— WHAT TO WORK ON —
In the listing below, change "folding chair" to "camp stool" wherever it occurs and leave every other part unchanged.

— PROVIDED RECORDS —
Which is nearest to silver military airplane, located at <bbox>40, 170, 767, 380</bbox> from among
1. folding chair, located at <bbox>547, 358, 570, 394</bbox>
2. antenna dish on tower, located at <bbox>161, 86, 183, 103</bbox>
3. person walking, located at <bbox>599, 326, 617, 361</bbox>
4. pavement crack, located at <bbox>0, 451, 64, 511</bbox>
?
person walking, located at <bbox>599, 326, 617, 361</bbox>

— REPLY TO THE TASK —
Which is nearest to silver military airplane, located at <bbox>40, 170, 767, 380</bbox> from among
1. camp stool, located at <bbox>547, 358, 570, 394</bbox>
2. antenna dish on tower, located at <bbox>161, 86, 183, 103</bbox>
3. person walking, located at <bbox>599, 326, 617, 361</bbox>
4. pavement crack, located at <bbox>0, 451, 64, 511</bbox>
?
person walking, located at <bbox>599, 326, 617, 361</bbox>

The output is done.